------ Text to read

Tuesday, May 14, 2013

Chip Gerdes: Larger than Life

Chip Gerdes

Band of Brothers

I first met Chip Gerdes in Quincy, IL, at the 2009 9-12 Tea Party and I'm so sorry he died suddenly last week. That Tea Party rocked and Chip was a large part of that. He had secured a great line up of speakers: Andrew Breitbart, Roger Stone, Jim Hoft, and Glenn Reynolds, just to name a few.  I shot the whole thing and posted it to YouTube. At forty YouTube videos and over 4 hours of footage, it was and remains the longest event I've covered.

The St. Louis Tea Party was becoming a media machine and Chip was instrumental in making that happen. He was a sort of special ops political operative who played a critical role between grassroots activists and established conservative media outlets. He wasn't really interested in the long format video work I was doing; however, he recognized I had some video production skills. As a result, he asked me to make a few short videos. I never asked to be paid and he never offered. It was for the cause.

------------
------ Provided records

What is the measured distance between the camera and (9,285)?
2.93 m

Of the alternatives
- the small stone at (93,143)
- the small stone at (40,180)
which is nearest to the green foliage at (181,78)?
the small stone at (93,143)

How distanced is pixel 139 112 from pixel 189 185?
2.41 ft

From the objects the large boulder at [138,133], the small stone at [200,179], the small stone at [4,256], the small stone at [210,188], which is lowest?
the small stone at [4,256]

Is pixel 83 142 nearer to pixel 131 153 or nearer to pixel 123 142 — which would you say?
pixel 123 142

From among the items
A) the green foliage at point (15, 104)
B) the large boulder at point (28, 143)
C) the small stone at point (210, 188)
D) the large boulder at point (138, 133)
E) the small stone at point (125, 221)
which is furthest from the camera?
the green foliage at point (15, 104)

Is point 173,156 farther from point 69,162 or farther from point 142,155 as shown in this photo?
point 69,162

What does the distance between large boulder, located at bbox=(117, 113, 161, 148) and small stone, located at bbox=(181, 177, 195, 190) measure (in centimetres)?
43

------------
------ Provided records

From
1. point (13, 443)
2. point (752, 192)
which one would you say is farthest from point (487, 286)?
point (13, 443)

------------
------ Provided records

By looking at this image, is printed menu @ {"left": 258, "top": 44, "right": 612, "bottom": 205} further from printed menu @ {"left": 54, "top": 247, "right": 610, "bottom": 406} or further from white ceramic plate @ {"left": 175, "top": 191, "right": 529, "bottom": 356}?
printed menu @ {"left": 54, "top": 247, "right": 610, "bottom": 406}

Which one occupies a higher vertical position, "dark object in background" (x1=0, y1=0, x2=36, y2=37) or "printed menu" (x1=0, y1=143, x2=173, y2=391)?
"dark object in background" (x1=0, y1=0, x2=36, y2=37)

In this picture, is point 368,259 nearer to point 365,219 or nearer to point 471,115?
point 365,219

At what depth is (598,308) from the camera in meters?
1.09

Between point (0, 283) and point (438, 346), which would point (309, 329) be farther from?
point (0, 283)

------------

Task list:
a: According to the post about Chip Gerdes, where and at what event did the writer first meet him?
b: Which lines of the entries contain the word "small"? Pull out every one of them.

Exercise solutions:
a: In Quincy, IL, at the 2009 9-12 Tea Party.

b:
- the small stone at (93,143)
- the small stone at (40,180)
the small stone at (93,143)
From the objects the large boulder at [138,133], the small stone at [200,179], the small stone at [4,256], the small stone at [210,188], which is lowest?
the small stone at [4,256]
C) the small stone at point (210, 188)
E) the small stone at point (125, 221)
What does the distance between large boulder, located at bbox=(117, 113, 161, 148) and small stone, located at bbox=(181, 177, 195, 190) measure (in centimetres)?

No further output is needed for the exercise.